I’m going to be blunt here. If you’re running Kubernetes without network policies, every pod in your cluster can talk to every other pod. That’s a flat network. It’s terrifying.

I learned this the hard way. A few years back, a compromised container in our staging namespace made a direct TCP connection to the production PostgreSQL pod. No firewall, no segmentation, nothing stopping it. The attacker didn’t even need to be clever — they just scanned the internal network and found an open port. We had pod security policies in place, RBAC locked down, image scanning, the works. But zero network policies. That one gap made everything else irrelevant.

Most teams skip network policies. Don’t be most teams.


First Things First: Your CNI Has to Support It

Here’s something that trips people up constantly. NetworkPolicy is a Kubernetes API resource, but the enforcement happens at the CNI plugin level. If your CNI doesn’t support it, you can create NetworkPolicy objects all day long and nothing will actually happen. No errors, no warnings. Just silent non-enforcement.

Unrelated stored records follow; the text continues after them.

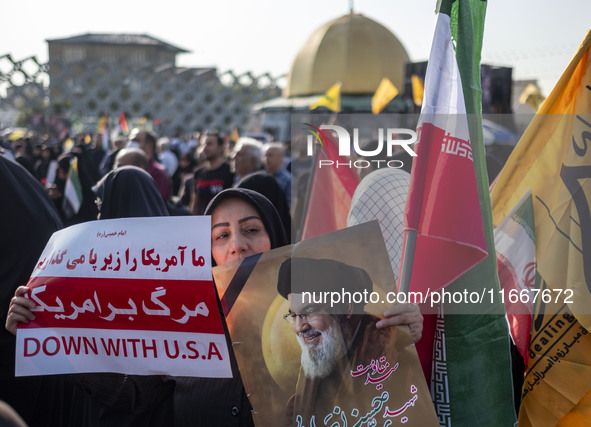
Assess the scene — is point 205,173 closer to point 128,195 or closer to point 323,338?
point 128,195

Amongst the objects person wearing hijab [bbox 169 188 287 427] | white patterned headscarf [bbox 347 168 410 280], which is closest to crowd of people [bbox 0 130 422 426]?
person wearing hijab [bbox 169 188 287 427]

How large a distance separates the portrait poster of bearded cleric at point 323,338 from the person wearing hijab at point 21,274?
1737mm

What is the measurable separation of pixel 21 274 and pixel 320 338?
2021 millimetres

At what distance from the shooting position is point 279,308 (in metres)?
2.07

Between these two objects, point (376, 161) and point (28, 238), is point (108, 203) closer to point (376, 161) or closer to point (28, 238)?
point (28, 238)

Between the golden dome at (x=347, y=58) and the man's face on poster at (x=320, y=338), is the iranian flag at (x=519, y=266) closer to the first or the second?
the man's face on poster at (x=320, y=338)

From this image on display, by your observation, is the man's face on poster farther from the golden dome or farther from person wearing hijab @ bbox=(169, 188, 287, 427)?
the golden dome

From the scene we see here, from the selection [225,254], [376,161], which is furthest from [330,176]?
[225,254]

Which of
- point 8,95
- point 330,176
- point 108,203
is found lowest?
point 8,95

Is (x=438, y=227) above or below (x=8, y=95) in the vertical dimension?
above

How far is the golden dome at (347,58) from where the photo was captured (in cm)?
4866

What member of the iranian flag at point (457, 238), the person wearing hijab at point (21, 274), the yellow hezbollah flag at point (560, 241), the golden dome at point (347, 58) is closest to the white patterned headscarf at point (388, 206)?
the iranian flag at point (457, 238)

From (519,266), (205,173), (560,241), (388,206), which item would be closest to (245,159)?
(205,173)

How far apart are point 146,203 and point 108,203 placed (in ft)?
0.73
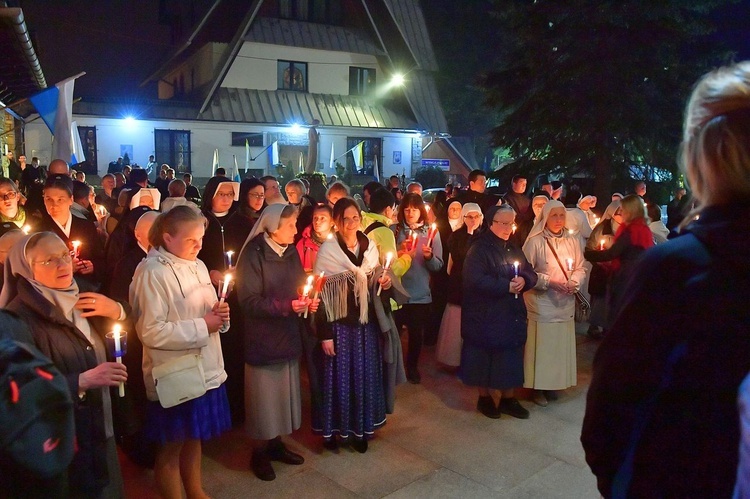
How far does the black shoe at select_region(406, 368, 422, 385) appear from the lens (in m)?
6.87

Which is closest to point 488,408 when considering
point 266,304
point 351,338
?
point 351,338

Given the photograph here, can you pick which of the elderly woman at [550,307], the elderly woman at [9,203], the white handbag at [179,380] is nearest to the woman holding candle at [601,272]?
the elderly woman at [550,307]

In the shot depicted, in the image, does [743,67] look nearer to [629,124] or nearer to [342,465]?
[342,465]

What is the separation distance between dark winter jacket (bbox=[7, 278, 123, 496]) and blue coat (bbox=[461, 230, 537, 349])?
352 cm

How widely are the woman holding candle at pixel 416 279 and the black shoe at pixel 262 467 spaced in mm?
2483

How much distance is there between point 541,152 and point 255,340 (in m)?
15.3

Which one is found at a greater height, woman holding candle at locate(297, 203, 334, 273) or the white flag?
the white flag

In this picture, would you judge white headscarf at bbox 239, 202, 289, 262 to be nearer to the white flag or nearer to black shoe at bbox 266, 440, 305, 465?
black shoe at bbox 266, 440, 305, 465

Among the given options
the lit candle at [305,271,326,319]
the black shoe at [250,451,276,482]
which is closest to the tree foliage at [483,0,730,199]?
the lit candle at [305,271,326,319]

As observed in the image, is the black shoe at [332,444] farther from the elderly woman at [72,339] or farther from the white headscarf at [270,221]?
the elderly woman at [72,339]

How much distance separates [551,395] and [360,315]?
8.50 feet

The default kubenet CNI that ships with some managed clusters? Doesn’t support network policies. You need one of these:

Calico — the most common choice. Solid, battle-tested, works everywhere. I’ve run it on EKS, GKE, and bare metal. It handles both network policies and can do its own Calico-specific policies for more advanced rules.

Cilium — eBPF-based, newer, incredibly powerful. If you’re on a recent kernel (5.10+), Cilium gives you L7 visibility and policy enforcement that Calico can’t match. I’ve been moving new clusters to Cilium over the past year.

Weave Net — works fine, less common these days.

If you’re on EKS, check out my piece on advanced networking in EKS — the VPC CNI plugin doesn’t enforce network policies natively, so you’ll need Calico or Cilium as an overlay.

Verify your CNI actually works before writing a single policy:

# Deploy two test pods
kubectl run source --image=busybox --restart=Never -- sleep 3600
kubectl run target --image=nginx --restart=Never

# Confirm they can talk
kubectl exec source -- wget -qO- --timeout=3 http://$(kubectl get pod target -o jsonpath='{.status.podIP}')

Start with Default Deny

Every namespace should start with a default deny policy. This flips the model from “everything is allowed” to “nothing is allowed unless explicitly permitted.” It’s the single most impactful thing you can do for container security.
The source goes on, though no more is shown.